### RECORDED INFORMATION ###

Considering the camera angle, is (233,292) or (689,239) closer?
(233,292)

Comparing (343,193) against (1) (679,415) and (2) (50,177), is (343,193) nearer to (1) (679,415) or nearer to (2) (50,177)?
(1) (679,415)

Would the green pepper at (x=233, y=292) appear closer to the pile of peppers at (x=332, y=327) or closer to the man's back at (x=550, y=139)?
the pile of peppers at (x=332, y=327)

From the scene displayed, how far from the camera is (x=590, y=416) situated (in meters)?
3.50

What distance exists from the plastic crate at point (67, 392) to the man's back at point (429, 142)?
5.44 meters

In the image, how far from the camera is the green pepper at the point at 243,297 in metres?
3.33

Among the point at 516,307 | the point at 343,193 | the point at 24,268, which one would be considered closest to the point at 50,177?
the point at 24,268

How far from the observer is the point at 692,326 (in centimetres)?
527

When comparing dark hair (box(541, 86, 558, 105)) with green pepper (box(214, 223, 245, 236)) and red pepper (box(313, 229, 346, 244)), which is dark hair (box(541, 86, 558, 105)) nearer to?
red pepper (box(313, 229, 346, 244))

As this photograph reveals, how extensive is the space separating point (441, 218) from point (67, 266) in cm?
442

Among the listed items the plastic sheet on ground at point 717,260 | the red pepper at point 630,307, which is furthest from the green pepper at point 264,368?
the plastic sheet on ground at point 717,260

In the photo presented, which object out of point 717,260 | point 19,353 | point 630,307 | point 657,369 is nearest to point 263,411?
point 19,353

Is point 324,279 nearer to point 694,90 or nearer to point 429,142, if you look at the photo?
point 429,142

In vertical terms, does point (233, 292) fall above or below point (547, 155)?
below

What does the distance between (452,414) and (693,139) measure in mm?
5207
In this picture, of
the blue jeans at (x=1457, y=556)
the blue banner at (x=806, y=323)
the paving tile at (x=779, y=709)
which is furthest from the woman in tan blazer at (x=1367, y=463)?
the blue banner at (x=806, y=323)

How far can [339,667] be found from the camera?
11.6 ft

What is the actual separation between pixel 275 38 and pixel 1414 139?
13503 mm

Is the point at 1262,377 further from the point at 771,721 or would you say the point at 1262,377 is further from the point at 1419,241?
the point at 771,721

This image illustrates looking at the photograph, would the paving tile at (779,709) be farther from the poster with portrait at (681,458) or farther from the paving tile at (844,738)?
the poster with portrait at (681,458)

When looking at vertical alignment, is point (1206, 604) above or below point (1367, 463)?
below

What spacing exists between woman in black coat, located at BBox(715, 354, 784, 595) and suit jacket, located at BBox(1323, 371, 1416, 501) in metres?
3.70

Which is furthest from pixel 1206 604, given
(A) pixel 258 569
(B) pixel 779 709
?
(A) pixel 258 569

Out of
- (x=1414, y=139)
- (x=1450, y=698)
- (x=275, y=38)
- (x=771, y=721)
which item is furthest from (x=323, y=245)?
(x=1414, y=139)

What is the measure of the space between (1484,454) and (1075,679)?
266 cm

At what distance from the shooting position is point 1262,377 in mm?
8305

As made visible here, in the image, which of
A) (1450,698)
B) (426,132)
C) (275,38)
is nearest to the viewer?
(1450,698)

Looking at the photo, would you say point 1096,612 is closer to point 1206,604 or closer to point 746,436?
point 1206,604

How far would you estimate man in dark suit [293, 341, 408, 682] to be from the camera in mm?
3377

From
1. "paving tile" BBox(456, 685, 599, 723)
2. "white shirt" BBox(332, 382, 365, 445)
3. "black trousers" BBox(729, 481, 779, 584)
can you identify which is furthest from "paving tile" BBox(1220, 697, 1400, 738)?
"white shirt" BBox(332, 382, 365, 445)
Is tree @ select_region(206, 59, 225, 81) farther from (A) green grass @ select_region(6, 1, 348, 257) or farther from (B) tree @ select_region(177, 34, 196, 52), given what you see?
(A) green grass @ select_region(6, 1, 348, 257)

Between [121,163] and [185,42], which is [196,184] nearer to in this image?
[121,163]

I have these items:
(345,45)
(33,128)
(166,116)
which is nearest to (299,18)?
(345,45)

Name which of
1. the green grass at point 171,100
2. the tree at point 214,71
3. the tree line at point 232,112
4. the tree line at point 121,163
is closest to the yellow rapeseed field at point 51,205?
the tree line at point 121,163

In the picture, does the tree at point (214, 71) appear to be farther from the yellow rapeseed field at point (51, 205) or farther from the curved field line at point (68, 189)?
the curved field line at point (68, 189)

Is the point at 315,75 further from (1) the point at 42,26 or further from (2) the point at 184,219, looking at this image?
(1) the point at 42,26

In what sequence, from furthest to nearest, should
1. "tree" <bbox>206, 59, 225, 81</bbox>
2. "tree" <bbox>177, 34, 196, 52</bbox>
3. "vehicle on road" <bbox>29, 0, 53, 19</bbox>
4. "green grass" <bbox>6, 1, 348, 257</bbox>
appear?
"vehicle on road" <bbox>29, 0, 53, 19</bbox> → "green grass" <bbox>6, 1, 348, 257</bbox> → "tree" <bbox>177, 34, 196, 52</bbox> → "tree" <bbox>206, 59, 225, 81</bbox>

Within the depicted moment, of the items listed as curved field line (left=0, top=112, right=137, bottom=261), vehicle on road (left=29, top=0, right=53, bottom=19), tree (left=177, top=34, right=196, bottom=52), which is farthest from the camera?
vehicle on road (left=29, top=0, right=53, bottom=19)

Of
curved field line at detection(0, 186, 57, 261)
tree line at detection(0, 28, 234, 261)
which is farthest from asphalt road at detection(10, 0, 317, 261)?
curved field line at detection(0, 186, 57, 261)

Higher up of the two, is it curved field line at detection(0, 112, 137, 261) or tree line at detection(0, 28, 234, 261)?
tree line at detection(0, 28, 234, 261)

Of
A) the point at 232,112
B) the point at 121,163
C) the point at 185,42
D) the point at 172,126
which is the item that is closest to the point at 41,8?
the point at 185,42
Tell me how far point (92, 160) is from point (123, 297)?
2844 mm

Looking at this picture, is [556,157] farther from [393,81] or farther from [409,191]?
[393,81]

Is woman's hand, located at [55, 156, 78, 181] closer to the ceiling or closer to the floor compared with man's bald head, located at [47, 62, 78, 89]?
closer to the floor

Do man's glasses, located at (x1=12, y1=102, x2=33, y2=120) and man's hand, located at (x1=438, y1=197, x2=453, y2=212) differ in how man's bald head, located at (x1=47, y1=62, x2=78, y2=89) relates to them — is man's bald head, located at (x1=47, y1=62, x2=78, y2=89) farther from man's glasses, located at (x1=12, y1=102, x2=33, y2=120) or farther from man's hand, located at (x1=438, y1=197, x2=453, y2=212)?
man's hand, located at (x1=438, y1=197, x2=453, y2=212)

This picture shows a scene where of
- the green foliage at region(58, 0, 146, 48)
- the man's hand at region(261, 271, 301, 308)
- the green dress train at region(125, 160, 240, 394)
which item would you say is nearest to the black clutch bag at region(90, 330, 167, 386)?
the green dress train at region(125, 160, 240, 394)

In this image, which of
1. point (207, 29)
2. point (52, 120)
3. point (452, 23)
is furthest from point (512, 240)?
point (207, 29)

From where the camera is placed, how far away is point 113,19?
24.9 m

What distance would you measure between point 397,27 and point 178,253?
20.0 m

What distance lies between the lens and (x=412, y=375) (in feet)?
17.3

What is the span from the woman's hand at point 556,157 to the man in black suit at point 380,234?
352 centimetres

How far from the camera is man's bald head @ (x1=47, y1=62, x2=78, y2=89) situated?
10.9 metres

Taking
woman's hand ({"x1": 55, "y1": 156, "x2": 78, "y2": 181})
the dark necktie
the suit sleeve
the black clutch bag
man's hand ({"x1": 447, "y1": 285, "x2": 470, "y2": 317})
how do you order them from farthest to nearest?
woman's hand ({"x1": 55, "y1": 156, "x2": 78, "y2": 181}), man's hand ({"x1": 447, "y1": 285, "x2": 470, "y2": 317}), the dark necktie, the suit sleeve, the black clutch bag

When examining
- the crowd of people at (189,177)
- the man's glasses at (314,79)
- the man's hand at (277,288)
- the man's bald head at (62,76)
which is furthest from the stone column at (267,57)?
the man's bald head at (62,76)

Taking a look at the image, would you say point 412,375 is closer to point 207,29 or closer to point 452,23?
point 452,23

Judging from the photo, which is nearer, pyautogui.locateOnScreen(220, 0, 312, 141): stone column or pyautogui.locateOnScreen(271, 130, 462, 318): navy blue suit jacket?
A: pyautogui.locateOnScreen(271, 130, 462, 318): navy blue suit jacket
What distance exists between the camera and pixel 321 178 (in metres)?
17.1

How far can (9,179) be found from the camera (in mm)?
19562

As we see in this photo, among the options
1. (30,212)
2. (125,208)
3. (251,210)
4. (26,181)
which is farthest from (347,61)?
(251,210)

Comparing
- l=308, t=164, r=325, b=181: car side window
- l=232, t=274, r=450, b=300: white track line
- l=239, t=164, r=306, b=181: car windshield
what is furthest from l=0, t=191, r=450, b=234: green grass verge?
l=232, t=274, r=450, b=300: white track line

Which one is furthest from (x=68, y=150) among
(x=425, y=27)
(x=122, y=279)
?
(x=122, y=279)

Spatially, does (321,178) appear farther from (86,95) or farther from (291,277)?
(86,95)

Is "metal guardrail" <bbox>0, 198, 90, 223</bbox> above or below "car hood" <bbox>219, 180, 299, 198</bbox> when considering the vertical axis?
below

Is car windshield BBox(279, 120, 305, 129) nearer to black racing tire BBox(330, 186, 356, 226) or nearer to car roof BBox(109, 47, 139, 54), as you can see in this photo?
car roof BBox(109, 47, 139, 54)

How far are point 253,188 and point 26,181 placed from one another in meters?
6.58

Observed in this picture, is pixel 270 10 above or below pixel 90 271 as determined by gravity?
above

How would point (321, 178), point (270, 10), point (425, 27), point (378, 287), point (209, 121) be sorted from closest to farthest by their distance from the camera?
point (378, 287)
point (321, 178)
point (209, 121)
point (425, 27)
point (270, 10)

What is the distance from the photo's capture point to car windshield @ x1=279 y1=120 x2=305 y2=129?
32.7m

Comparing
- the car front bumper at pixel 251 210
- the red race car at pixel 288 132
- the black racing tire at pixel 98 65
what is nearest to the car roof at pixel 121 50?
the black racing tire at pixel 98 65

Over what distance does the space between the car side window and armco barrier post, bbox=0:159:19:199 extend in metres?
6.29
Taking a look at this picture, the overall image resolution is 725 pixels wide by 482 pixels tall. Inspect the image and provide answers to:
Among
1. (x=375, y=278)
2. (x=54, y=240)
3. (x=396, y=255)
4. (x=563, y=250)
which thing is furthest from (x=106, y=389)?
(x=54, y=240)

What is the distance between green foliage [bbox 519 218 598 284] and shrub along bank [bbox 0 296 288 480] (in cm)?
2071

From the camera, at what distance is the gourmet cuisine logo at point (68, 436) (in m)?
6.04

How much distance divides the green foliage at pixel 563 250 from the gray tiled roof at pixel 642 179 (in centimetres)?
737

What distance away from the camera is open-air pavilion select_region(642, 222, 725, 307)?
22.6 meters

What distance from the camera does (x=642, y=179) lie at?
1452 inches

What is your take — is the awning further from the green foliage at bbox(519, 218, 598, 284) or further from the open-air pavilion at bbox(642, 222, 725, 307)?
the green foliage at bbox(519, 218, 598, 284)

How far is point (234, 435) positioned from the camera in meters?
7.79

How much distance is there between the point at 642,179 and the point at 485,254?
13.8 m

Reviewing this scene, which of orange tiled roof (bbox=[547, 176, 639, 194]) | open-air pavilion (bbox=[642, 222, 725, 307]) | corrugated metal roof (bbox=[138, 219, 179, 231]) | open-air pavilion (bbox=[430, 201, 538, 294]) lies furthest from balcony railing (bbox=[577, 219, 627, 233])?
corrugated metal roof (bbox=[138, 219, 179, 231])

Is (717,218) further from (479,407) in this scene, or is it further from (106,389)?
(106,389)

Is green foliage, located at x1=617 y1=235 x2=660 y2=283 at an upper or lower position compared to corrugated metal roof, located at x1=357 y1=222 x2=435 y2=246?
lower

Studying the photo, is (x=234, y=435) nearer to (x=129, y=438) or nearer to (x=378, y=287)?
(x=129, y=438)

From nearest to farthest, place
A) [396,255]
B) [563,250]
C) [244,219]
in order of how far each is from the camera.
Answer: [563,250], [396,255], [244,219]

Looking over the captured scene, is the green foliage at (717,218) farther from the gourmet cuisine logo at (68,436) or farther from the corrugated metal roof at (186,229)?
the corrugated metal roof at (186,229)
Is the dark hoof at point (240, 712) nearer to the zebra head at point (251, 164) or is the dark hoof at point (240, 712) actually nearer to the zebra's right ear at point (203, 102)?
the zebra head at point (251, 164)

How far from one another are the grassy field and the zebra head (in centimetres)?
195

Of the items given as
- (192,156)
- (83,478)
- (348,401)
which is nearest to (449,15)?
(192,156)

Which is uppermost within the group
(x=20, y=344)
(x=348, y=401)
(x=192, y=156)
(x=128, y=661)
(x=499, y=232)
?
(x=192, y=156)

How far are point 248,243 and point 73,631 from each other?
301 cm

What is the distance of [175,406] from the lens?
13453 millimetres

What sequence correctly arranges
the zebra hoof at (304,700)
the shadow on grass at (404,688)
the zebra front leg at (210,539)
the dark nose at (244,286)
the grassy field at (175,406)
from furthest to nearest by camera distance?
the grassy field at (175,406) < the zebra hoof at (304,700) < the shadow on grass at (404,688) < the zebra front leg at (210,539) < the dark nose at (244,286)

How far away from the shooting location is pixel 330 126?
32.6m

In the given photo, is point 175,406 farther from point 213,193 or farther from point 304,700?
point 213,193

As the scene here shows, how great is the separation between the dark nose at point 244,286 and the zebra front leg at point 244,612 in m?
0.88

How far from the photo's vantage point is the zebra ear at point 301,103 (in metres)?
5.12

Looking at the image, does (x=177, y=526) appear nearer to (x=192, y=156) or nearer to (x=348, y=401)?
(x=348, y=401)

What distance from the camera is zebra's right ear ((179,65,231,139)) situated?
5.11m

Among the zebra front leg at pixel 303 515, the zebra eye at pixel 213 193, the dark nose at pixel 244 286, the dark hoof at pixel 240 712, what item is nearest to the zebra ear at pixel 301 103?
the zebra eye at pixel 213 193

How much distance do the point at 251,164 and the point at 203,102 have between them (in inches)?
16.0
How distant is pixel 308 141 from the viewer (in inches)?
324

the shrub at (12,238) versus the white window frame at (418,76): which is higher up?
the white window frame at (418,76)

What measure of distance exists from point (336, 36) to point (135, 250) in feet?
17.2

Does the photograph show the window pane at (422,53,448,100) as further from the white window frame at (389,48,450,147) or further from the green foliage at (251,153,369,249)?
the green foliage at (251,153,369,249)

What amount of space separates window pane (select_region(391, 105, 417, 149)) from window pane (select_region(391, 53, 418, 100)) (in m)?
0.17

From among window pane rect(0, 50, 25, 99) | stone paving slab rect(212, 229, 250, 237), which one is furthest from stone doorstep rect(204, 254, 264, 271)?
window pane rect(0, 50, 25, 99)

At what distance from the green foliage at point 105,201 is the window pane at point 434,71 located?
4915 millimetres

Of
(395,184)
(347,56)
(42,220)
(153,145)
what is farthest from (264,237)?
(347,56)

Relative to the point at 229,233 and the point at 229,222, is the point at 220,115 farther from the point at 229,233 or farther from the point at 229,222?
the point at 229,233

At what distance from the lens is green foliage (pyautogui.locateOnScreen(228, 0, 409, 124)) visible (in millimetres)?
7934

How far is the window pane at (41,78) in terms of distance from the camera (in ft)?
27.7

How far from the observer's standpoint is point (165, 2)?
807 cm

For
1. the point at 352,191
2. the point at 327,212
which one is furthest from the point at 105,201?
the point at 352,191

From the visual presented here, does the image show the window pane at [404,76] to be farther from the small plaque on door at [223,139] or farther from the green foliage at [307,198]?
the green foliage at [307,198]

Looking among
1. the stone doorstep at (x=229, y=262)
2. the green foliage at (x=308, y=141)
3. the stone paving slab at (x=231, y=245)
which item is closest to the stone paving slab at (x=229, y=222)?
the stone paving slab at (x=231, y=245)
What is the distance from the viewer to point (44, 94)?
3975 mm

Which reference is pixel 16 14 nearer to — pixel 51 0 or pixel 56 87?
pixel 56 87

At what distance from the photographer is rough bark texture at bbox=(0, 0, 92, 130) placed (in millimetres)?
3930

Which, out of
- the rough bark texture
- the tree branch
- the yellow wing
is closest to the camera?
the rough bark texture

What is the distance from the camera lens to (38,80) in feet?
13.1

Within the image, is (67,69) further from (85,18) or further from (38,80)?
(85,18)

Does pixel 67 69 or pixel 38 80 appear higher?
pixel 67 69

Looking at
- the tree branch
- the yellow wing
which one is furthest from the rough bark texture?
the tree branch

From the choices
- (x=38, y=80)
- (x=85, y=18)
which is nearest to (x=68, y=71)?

###

> REQUIREMENT:
Quote the rows verbatim from the line with "How far are point 248,243" up to and including the line with "13453 millimetres".

> EXERCISE RESPONSE:
How far are point 248,243 and point 73,631 from each other?
301 cm

What is the distance of [175,406] from the lens?
13453 millimetres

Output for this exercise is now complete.